** Données fournies **
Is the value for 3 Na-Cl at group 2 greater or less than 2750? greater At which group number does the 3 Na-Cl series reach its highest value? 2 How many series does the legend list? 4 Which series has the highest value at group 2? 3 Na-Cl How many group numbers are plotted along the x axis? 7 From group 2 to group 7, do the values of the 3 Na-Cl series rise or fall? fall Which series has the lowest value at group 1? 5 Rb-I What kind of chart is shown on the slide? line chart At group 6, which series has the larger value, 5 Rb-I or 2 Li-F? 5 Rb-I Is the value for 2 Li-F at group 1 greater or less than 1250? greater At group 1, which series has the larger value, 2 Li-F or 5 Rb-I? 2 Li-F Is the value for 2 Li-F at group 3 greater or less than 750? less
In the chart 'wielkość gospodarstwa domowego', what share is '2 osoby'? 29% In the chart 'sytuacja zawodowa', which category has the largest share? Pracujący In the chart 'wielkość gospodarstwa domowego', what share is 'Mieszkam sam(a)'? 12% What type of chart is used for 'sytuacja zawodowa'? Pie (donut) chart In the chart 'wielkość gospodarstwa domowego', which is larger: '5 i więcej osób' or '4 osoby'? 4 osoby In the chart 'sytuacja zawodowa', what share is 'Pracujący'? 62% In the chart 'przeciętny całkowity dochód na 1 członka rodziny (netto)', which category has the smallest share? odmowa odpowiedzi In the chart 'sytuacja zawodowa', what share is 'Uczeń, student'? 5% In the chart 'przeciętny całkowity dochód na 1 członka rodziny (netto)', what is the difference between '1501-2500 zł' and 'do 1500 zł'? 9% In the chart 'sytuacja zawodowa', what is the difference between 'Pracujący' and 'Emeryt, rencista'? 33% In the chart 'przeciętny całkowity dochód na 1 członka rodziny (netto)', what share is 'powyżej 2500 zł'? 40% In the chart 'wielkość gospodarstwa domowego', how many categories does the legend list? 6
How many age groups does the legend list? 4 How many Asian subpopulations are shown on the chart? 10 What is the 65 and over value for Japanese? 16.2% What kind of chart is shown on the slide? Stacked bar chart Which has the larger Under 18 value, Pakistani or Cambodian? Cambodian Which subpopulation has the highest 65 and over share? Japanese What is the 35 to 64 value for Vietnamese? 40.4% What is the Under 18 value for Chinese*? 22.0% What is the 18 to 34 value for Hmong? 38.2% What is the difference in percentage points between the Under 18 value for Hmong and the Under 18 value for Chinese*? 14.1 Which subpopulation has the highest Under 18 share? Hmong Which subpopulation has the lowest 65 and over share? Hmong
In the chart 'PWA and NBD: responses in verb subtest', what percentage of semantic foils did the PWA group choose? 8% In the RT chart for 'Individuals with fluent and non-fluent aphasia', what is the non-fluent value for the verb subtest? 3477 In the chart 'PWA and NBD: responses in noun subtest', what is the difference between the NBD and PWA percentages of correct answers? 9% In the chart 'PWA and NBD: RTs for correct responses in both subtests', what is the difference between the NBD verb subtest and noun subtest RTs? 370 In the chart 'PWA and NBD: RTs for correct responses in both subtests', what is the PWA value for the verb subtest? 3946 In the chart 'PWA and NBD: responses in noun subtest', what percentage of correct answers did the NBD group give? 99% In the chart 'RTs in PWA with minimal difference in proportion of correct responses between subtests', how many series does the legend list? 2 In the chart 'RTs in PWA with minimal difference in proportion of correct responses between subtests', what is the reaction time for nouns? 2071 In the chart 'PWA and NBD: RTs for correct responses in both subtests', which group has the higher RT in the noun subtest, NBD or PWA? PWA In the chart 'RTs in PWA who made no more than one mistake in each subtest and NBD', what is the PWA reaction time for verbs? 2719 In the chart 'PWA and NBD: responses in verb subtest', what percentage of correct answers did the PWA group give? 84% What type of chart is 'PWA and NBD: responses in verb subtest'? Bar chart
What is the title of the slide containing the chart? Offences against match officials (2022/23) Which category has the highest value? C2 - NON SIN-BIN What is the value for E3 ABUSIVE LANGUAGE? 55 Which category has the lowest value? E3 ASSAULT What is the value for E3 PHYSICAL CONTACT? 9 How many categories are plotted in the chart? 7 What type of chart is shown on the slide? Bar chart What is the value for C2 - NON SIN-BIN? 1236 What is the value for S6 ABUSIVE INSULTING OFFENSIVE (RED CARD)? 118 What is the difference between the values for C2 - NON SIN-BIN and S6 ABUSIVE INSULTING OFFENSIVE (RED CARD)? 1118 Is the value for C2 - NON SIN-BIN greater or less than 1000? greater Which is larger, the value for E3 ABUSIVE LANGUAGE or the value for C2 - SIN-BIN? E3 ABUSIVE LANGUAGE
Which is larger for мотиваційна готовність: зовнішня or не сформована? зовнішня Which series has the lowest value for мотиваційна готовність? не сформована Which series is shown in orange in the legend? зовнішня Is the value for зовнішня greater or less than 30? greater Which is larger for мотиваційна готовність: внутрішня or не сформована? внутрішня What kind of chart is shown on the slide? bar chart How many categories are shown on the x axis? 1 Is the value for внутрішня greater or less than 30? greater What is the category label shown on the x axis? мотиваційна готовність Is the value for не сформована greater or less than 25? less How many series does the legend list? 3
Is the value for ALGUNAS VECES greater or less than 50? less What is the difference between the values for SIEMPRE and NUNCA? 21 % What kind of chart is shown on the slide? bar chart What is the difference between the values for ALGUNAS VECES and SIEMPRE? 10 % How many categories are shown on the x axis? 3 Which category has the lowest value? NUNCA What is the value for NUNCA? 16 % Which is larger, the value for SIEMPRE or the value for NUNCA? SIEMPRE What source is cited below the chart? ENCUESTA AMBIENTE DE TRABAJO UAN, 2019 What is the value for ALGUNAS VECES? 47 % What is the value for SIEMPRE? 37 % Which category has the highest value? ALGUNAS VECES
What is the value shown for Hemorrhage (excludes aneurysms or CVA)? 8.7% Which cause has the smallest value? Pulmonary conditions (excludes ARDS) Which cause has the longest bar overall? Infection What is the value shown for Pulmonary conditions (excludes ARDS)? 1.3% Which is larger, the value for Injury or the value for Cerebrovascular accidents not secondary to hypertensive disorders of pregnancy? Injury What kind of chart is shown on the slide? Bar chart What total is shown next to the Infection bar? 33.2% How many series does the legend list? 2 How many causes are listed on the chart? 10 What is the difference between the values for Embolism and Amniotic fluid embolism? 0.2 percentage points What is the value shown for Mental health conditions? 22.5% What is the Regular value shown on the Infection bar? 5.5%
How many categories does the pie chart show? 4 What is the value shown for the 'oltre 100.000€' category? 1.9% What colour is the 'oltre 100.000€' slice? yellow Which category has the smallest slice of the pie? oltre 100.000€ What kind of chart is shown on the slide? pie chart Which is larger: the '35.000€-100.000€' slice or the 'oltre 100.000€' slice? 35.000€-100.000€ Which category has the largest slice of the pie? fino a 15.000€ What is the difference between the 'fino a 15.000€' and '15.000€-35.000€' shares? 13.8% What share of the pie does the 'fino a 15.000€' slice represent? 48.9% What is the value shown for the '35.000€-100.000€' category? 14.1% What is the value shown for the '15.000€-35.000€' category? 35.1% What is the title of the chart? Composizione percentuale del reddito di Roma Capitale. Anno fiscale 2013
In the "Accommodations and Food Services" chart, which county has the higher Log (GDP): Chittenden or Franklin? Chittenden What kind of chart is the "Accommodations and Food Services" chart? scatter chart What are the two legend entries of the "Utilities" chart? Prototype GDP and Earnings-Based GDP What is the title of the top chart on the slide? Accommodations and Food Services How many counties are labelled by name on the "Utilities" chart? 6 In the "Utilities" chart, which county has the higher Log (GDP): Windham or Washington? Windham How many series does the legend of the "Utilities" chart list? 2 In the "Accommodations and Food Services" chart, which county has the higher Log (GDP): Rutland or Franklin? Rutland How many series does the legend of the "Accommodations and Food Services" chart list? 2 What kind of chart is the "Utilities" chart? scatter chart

** Votre consigne **
Recopiez à l'identique les lignes des items, du début jusqu'à la ligne contenant "In the chart 'wielkość gospodarstwa domowego', what share is '2", celle-ci comprise.

** Réponse attendue **
Is the value for 3 Na-Cl at group 2 greater or less than 2750? greater At which group number does the 3 Na-Cl series reach its highest value? 2 How many series does the legend list? 4 Which series has the highest value at group 2? 3 Na-Cl How many group numbers are plotted along the x axis? 7 From group 2 to group 7, do the values of the 3 Na-Cl series rise or fall? fall Which series has the lowest value at group 1? 5 Rb-I What kind of chart is shown on the slide? line chart At group 6, which series has the larger value, 5 Rb-I or 2 Li-F? 5 Rb-I Is the value for 2 Li-F at group 1 greater or less than 1250? greater At group 1, which series has the larger value, 2 Li-F or 5 Rb-I? 2 Li-F Is the value for 2 Li-F at group 3 greater or less than 750? less
In the chart 'wielkość gospodarstwa domowego', what share is '2 osoby'? 29% In the chart 'sytuacja zawodowa', which category has the largest share? Pracujący In the chart 'wielkość gospodarstwa domowego', what share is 'Mieszkam sam(a)'? 12% What type of chart is used for 'sytuacja zawodowa'? Pie (donut) chart In the chart 'wielkość gospodarstwa domowego', which is larger: '5 i więcej osób' or '4 osoby'? 4 osoby In the chart 'sytuacja zawodowa', what share is 'Pracujący'? 62% In the chart 'przeciętny całkowity dochód na 1 członka rodziny (netto)', which category has the smallest share? odmowa odpowiedzi In the chart 'sytuacja zawodowa', what share is 'Uczeń, student'? 5% In the chart 'przeciętny całkowity dochód na 1 członka rodziny (netto)', what is the difference between '1501-2500 zł' and 'do 1500 zł'? 9% In the chart 'sytuacja zawodowa', what is the difference between 'Pracujący' and 'Emeryt, rencista'? 33% In the chart 'przeciętny całkowity dochód na 1 członka rodziny (netto)', what share is 'powyżej 2500 zł'? 40% In the chart 'wielkość gospodarstwa domowego', how many categories does the legend list? 6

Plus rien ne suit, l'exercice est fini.